▸ WORK ITEM
Transcribe the part of the phishing article below that starts at the words "3 thoughts on" and stops after "it is. Darn.".
### PASSAGE ###
The Fine Art of Phishing, Or Suckers In Love

By | January 19, 2004

Email scams seem to be getting more and more sophisticated. I got two this weekend that I hadn’t seen before: One nearly fooled me into trotting off to Paypal and giving up practically all my personal data, the other almost convinced me I was being pursued for love.

The Paypal scam, according to Codefish, is ‘exceedingly well done’. The email looks and feels authentic, and, most interestingly, uses a slightly different technique to shield the link from the wary (such scams try to lure the user into entering their password into a website they believe is the legitimate one, so the link to this website in the email needs to look authentic). This email, rather than hiding the real link inside lots of meaningless characters, uses Javascript, so that hovering the mouse over the link will make it look as if the link is www.paypal.com. I hadn’t seen that before and it took Daniel McNamara, who runs the Codefish website on scamming, to explain to me what was happening.

Oh, and if you do go to the website in question, which looks like a PayPal website, the scammers will ask for your Full Name, Address, Phone contacts, Credit Card information, Bank account information, Social Security Number, Card PIN Number, Date of Birth, Mother’s maiden name, Driver Licence Number, Email address and PayPal Password. As Daniel puts it: “What we’re looking at here is nothing less than full on indentity theft. The information the phishers would glean from victim with this scam would more or less allow them to do anything as that person. I’ve not seen a phishing scam go to such lengths before.”

The second scam was weirder:

YOU HAVE RECEIVED A LOVE COMPATIBILITY TEST

Greetings,

You have received a love compatibility test, see how compatible you are by
answering the 20 simple love compatibility questions.

The link was to a page on a website www.lovecompatibilitytester.com and so looks harmless enough. At worst, you think, it’s spam; at best someone really cares about you… But no. Daniel’s taken a look and says going to the link will actually try to install a virus — possibly one called Pinfi — which is probably a password grabber. What surprised me with this is that scammers would go to such lengths in social engineering to lure the unwary. My guess: Just like the lovebug worm, there’s no sucker like a sucker in love. Be warned. Scams are getting smarter.

3 thoughts on “The Fine Art of Phishing, Or Suckers In Love

  1. Lisa

    Receieved love compatibility test email and opened it and tried to run the test, does this mean my computer is infected with something and if so what should i do about it. AVG Virus scanner doesnt pick up anything.

    Reply
  2. Simon

    Also received the email, and stupidly, stupidly clicked on the link from the email. Does this mean that my account will now receive spam? Cos it’s my uni email account and I won’t be too impressed if it is. Darn.
### RECORD EXTRACTS ###
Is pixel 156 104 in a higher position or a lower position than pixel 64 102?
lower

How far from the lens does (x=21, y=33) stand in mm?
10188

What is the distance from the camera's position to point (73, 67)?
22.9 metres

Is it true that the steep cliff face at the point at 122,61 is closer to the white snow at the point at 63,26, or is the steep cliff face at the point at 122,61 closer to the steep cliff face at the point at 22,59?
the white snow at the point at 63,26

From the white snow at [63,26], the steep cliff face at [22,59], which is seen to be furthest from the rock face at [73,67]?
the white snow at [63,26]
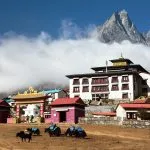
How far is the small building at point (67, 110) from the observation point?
187 ft

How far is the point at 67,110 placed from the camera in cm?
5753

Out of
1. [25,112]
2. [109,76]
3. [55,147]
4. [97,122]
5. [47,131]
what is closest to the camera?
[55,147]

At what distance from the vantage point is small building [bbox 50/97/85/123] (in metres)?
56.9

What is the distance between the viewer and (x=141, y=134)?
4597 centimetres

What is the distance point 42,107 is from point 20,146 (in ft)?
96.5

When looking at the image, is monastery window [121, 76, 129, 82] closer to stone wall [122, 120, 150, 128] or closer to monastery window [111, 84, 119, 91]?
monastery window [111, 84, 119, 91]

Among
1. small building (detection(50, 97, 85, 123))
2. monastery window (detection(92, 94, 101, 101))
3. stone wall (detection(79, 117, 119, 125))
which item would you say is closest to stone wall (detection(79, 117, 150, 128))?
stone wall (detection(79, 117, 119, 125))

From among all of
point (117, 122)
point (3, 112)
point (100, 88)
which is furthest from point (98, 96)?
point (117, 122)

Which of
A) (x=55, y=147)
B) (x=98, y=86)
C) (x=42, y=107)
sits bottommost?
(x=55, y=147)

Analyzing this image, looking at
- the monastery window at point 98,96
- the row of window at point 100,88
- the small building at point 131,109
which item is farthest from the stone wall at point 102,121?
the row of window at point 100,88

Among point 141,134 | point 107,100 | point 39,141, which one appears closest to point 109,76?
point 107,100

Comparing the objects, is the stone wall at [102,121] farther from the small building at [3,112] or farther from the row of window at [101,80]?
the row of window at [101,80]

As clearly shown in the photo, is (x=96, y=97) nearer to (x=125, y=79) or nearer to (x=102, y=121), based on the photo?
(x=125, y=79)

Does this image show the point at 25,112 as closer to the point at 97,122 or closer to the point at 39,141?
the point at 97,122
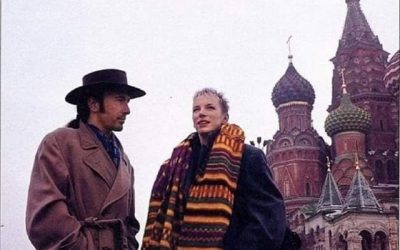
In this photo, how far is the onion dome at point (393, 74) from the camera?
2637 centimetres

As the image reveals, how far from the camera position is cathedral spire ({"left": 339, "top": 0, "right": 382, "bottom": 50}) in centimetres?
3000

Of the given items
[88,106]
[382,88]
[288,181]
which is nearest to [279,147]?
[288,181]

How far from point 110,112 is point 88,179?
1.07ft

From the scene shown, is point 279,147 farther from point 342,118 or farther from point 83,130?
point 83,130

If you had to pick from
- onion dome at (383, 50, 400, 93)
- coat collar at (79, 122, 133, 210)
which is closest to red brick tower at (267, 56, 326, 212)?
onion dome at (383, 50, 400, 93)

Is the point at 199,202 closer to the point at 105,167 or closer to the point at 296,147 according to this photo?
the point at 105,167

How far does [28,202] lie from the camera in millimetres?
2736

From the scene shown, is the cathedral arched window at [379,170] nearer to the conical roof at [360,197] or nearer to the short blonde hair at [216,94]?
the conical roof at [360,197]

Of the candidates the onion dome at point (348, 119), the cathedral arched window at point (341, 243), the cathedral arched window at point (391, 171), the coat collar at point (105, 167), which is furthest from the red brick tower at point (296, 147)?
the coat collar at point (105, 167)

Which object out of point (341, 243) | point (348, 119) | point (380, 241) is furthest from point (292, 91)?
point (380, 241)

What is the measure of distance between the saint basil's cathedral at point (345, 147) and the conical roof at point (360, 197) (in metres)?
0.03

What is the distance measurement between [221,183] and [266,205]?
20 cm

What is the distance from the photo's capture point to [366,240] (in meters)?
22.4

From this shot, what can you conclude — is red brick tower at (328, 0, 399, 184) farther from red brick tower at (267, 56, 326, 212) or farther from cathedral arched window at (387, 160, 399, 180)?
red brick tower at (267, 56, 326, 212)
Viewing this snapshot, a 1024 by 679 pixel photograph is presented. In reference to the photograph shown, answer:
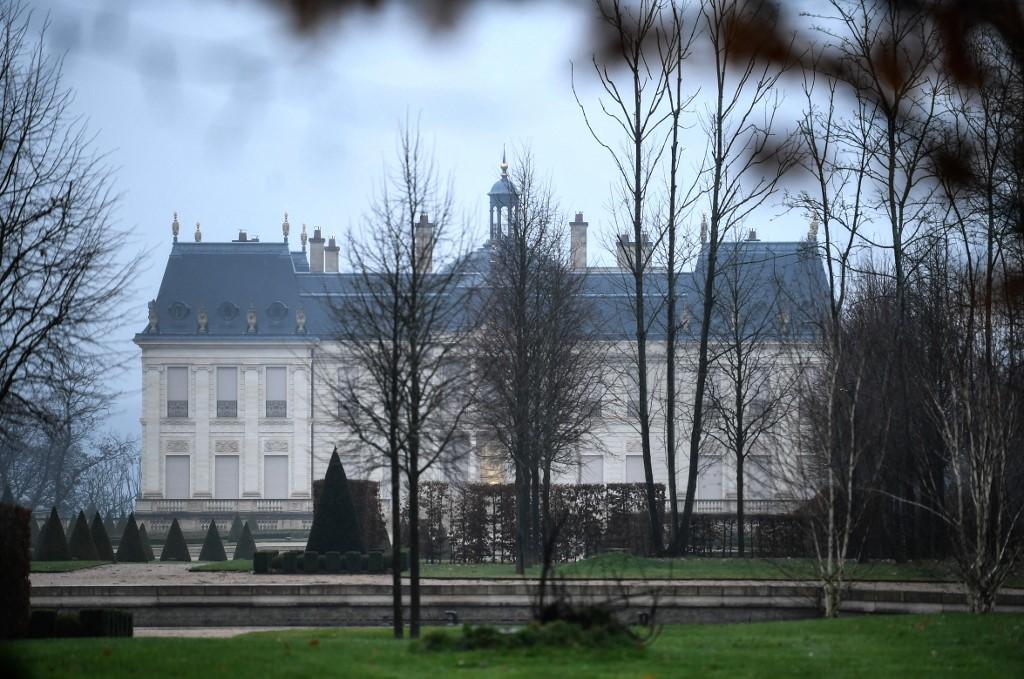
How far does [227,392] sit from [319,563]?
40377 millimetres

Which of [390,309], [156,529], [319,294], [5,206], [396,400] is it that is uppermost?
[319,294]

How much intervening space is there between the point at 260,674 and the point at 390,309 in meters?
5.00

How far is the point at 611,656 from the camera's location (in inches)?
334

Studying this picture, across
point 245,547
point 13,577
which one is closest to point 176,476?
point 245,547

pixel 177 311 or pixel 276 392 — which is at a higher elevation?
pixel 177 311

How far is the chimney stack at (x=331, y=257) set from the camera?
63.7 m

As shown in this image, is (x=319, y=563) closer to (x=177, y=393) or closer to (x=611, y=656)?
(x=611, y=656)

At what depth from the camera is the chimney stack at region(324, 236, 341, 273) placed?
63.7 meters

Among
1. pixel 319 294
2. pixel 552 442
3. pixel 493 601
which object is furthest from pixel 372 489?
pixel 319 294

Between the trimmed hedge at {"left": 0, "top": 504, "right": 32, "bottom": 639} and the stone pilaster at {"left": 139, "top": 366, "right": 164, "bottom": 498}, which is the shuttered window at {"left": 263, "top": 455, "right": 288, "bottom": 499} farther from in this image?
the trimmed hedge at {"left": 0, "top": 504, "right": 32, "bottom": 639}

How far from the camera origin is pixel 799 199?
750 inches

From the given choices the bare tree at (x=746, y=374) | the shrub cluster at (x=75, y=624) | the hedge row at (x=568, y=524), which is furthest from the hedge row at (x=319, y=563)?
the shrub cluster at (x=75, y=624)

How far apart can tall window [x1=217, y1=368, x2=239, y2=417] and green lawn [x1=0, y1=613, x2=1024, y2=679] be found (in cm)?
4995

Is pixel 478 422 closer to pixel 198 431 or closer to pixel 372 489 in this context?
pixel 372 489
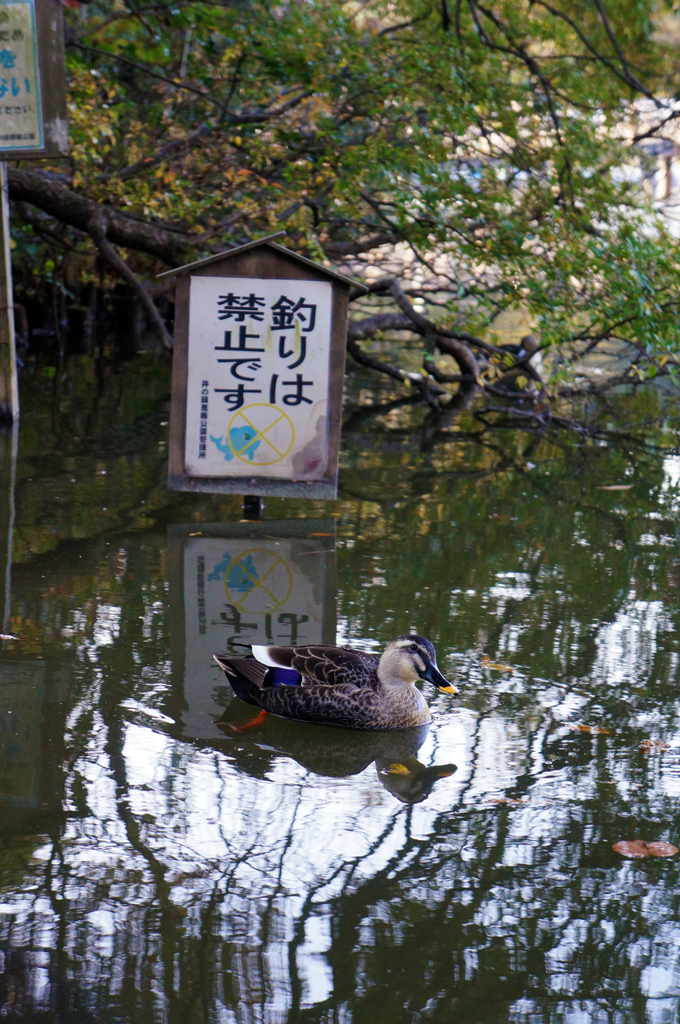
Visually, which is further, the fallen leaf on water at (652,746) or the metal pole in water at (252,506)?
the metal pole in water at (252,506)

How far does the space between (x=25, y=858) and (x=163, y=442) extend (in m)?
7.08

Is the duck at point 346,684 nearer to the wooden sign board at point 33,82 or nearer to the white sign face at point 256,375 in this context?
the white sign face at point 256,375

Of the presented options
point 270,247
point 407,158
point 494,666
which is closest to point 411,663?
point 494,666

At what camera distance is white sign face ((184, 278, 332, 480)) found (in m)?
7.15

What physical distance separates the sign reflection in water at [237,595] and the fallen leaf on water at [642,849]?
169cm

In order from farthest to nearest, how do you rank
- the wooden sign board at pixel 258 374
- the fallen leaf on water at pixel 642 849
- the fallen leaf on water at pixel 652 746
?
1. the wooden sign board at pixel 258 374
2. the fallen leaf on water at pixel 652 746
3. the fallen leaf on water at pixel 642 849

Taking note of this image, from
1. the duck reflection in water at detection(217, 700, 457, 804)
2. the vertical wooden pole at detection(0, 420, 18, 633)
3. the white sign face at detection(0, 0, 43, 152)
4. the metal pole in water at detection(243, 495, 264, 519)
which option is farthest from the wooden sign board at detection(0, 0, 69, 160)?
the duck reflection in water at detection(217, 700, 457, 804)

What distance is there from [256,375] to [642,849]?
4458mm

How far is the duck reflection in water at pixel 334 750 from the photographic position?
4.07 m

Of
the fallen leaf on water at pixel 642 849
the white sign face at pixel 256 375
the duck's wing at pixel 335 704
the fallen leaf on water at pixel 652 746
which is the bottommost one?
the fallen leaf on water at pixel 642 849

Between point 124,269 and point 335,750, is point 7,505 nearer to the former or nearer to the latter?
point 335,750

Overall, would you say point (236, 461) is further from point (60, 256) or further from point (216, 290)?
point (60, 256)

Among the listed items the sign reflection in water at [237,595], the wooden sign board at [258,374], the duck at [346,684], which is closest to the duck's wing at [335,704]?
the duck at [346,684]

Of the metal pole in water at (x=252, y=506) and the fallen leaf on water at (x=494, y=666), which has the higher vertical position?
the metal pole in water at (x=252, y=506)
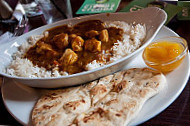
###
▸ ANSWER SECTION
3 thoughts on “The Fine Art of Phishing, Or Suckers In Love

  1. Lisa

    Receieved love compatibility test email and opened it and tried to run the test, does this mean my computer is infected with something and if so what should i do about it. AVG Virus scanner doesnt pick up anything.

    Reply
  2. Simon

    Also received the email, and stupidly, stupidly clicked on the link from the email. Does this mean that my account will now receive spam? Cos it’s my uni email account and I won’t be too impressed if it is. Darn.